Data shown:
- - -
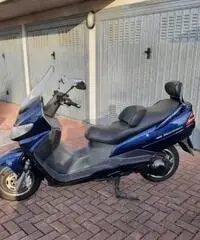 Suzuki Burgman 400 - 2001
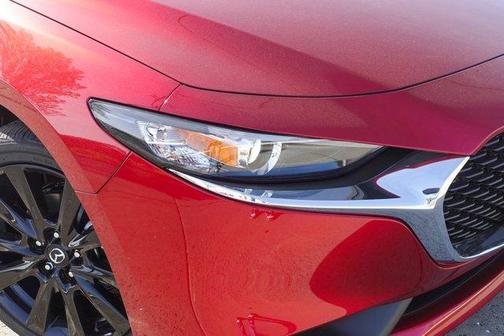 2026 Mazda Mazda3 FWD w/Select Package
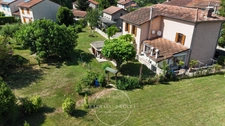 VIENNE (38) – 5 MIN CENTRE-VILLE - MAISON FAMILIALE DE 170 M2 SUR 1500 M2 DE TERRAIN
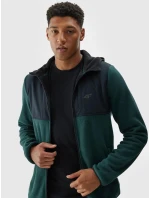 Pánská fleecová mikina 4F Pánská fleecová mikina 4F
- - -
Action item:
Beginning with the line where "2026 Mazda Mazda3 FWD w/Select Package" appears, reproduce every remaining line of the listing above, the last one included, but none of the pictures.

Answer box:
 2026 Mazda Mazda3 FWD w/Select Package
 VIENNE (38) – 5 MIN CENTRE-VILLE - MAISON FAMILIALE DE 170 M2 SUR 1500 M2 DE TERRAIN
 Pánská fleecová mikina 4F Pánská fleecová mikina 4F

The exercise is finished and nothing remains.